* _Short exercise_: Retype the lines of the material verbatim, from the line containing "What span of" through the line containing "7238 centimetres", inclusive.

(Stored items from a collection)
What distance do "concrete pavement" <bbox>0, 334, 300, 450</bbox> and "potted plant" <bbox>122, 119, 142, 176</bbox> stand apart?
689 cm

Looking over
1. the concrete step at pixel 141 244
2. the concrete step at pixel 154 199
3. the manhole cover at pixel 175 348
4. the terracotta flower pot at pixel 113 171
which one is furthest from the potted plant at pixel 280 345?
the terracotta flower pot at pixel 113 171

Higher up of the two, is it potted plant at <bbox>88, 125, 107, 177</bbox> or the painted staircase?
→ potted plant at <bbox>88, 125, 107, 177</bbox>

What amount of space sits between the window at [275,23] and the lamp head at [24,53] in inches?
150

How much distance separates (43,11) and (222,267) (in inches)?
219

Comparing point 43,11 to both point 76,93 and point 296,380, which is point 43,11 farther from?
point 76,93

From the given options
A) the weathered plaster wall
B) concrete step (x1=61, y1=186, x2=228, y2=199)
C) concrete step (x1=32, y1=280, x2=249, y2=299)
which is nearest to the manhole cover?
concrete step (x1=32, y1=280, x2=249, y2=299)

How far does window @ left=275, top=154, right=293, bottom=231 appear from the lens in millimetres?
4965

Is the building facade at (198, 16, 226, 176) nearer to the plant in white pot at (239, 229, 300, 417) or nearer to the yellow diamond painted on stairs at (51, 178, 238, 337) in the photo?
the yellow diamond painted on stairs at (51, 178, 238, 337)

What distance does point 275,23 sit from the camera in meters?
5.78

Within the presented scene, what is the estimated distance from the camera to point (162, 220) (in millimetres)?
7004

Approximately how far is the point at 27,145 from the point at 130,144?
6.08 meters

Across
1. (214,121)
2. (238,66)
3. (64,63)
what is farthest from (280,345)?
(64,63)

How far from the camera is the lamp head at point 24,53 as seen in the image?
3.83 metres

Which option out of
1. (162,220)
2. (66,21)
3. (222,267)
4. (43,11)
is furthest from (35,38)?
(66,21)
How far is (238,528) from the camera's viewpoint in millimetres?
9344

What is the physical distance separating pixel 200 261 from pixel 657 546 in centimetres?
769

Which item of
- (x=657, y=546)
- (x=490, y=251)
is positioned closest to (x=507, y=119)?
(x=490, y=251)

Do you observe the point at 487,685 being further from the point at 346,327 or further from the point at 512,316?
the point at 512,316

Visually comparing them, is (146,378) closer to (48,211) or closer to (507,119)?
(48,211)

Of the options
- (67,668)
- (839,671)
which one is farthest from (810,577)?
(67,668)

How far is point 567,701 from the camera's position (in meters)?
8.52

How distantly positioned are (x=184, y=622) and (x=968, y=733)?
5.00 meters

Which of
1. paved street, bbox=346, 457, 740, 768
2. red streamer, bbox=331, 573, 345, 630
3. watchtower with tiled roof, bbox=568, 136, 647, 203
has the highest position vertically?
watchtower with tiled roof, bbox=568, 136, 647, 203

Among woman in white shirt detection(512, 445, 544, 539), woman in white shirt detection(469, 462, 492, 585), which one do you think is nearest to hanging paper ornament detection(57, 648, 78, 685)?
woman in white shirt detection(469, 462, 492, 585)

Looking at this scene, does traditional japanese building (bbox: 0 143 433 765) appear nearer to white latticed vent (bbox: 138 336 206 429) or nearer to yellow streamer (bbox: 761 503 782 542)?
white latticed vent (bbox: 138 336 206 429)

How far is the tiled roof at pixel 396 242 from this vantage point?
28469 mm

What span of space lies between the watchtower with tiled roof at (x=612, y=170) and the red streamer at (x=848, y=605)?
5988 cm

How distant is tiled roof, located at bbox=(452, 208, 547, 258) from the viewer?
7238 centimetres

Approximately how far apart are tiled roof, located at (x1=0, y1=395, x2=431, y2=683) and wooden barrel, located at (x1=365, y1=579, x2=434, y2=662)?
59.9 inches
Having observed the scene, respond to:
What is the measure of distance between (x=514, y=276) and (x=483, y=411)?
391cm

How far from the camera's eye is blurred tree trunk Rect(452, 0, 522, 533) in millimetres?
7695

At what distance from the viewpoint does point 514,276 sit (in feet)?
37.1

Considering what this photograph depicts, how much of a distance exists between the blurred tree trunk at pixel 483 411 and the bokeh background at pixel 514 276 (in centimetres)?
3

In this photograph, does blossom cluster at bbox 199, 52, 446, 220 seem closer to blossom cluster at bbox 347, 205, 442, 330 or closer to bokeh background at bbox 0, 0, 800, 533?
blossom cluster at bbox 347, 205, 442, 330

* _Solution to the exercise_:
What span of space lies between the watchtower with tiled roof at (x=612, y=170) and the red streamer at (x=848, y=605)?
5988 cm

How distant is tiled roof, located at bbox=(452, 208, 547, 258) from the viewer?
7238 centimetres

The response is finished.